Euphorie avec les Pastèques

Rufino Tamayo préfère les recherches formelles aux peintures narratives de ses contemporains Mexicains. Il met en pratique une théorie originale selon laquelle les variations autour d'une couleur unique sont plus expressives qu'une large gamme de couleurs.

La tranche de pastèque est pendant toute sa longue carrière le thème favori de ses natures mortes. La chair variant du rose au rouge est bordée de l'arc blanc de la peau. En tant que fruit non coupé et en tant qu'aliment, la pastèque ne l'intéresse pas.

Le 14 mai à New York, Sotheby's vend Sandias, huile et poussière de marbre sur toile 124 x 181 cm peinte en 1980, lot 45 estimé $ 4M.

Cette oeuvre a été réalisée par Tamayo pour son usage personnel : elle est restée accrochée dans sa salle à manger jusqu'en 1989. Peinte alors qu'il venait d'avoir 80 ans, elle apparait un peu comme un testament artistique.

Huit tranches de pastèques sont inégalement arrangées sur une surface abstraite aux riches couleurs qui varient du mauve au violet avec plusieurs nuances de roses. Leur plan de pose est peut-être le plateau d'une coupe ou d'un guéridon, dans une perspective basculante qui évoque Cézanne via Matisse.

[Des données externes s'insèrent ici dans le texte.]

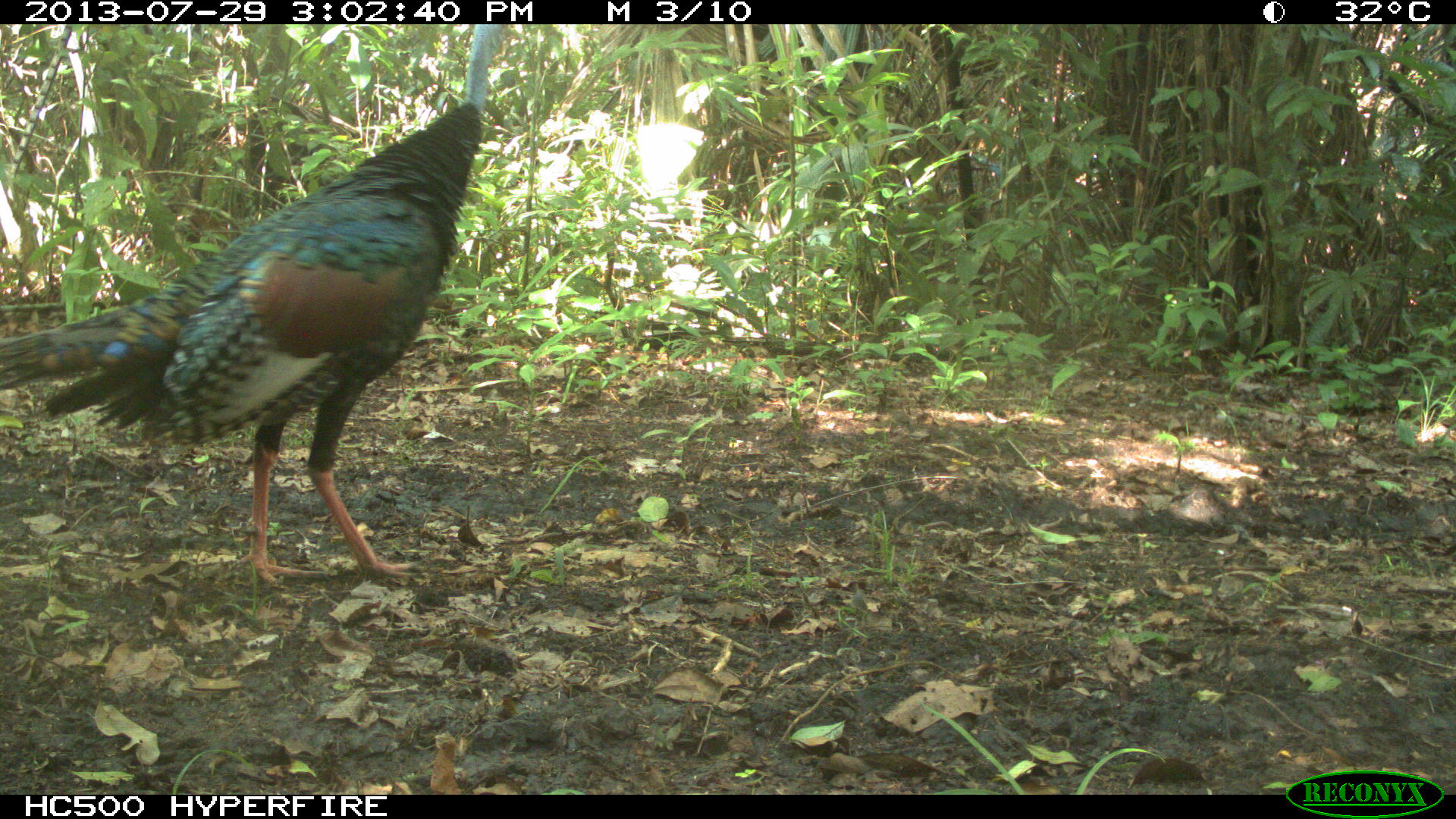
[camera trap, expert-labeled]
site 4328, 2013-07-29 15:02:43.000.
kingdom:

Une oeuvre intitulée Ofrenda de frutas peinte en 1987 dans la même technique, 140 x 175 cm, fournit sans doute la clé de l'effet euphorisant des tranches de pastèque sur Tamayo. Un personnage jovial porte un assortiment de fruits exotiques dans le fond d'un drap blanc. Le drap ainsi garni prend la forme d'une tranche de pastèque ou du sourire hilarant d'un clown. Cette peinture a été vendue pour $ 4,2M incluant premium par Sotheby's le 25 novembre 2014.